I don’t want to oversell this. You’re not going to see a huge score increase because of it. But if you desperately need to compare the lengths of a few segments, you can make notches in your pencil with your thumb nail, and then use your new makeshift ruler to solve the problem. Let’s look at an example where this might come in handy.

  1. In the figure above, PTACis the midpoint of perpendicular segments BD and PT, and D is the midpoint of AC. If AC = 4, BD = 8, and PQ = 3, what is the length of PT?(A) 6
    (B) 8
    (C) 10
    (D) 10.5
    (E) 11

So there’s a mathematical solution to this, of course, but since it’s drawn to scale and all we’re asked to do is compare the lengths of a couple line segments, I’m going to show you how to do this one the quick and dirty way. (Commenters, feel free to post the geometric solution if you like.)

Buckle up, things are about to get meta:

That’s right. I printed my own blog, and took pictures of it, and now I’m posting them on my blog. But seriously though, do you see what I’ve done here? I know BD = 8, and since the figure is drawn to scale, I can make thumbnail dents in my pencil and use them to approximate other lengths. Let’s look at PT:

OMG. It looks like PT = 8 too! In fact, there aren’t any other choices that are close enough to 8 for me to do any more work. I’m going to pick (B) and move right along.

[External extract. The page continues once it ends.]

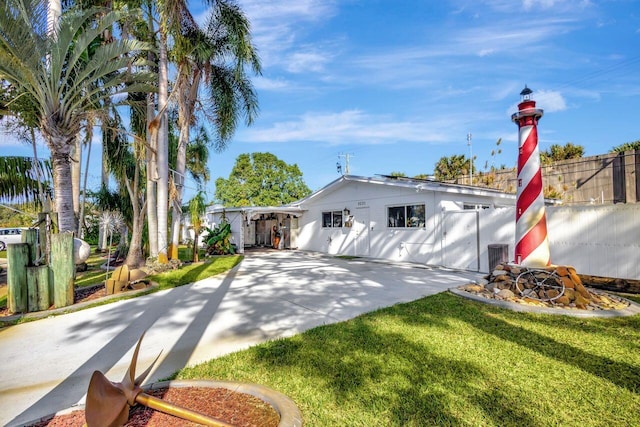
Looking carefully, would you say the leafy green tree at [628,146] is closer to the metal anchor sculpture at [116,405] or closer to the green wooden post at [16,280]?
the metal anchor sculpture at [116,405]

Now, let me repeat what I said above: this trick is not going to win you beaucoup points; you might go through an entire test without an opportunity to use it. But it’s one more way to attack a geometry question that’s drawn to scale, and it just might help extricate you from a bind. Keep it in the back of your mind.

Comments (6)

I’ve been thinking of an alternate solution. If AC is 4, then AD is 2. PQ is 3 and seems to overlap with the AD if you draw a vertical line up from A. With guestimate, There looks to be the 1/2 of AD left, so that is 1. That makes 4, which becomes 8 when doubled. Does that make any sense?

I actually haven’t figured out any sort of algebra I could use to solve this. I was trying right triangles though. Will this sort of question ever come up as a not drawn to scale?

I figured it out with the similar triangles. They can be similar by AAA or just by looking at it I suppose. The big triangle’s height is 8 and the small’s height is 4. The big triangle’s base is 4. So the small triangle’s base is 2. Point R is the midpoint, so each side’s base is 1 in the small triangle.

Sorry to bump an old post:

I figured that connecting points B, T, D, P into a square would do the trick.

Although I have an explanation, I don’t think I can type it down concisely in a way that makes sense. But here goes something anyway.

Points P and T are at equal distances away from point B because point R is the midpoint of line PT, and also because point B lies in the same line as point R.

The distance from point D to points P and T is the same with the above, because point R is the midpoint of line BD. In other words, point D is just like a reflection of point B over the “imaginary” x-axis.

So our square BTDP has four equal sides, because the distances/lengths of lines BT, TD, DP, and PB are equal.

Notice that BD and PT are really diagonals of our square BTDP. And since diagonals of squares have the same length, whatever the length of line BD is the length of line PT.

With our given length of line BD = 8, we can tell that line PT is 8 as well.

Hopefully my approach made sense.

P.S. The pencil ruler trick is brilliant. It’s really mind-blowing.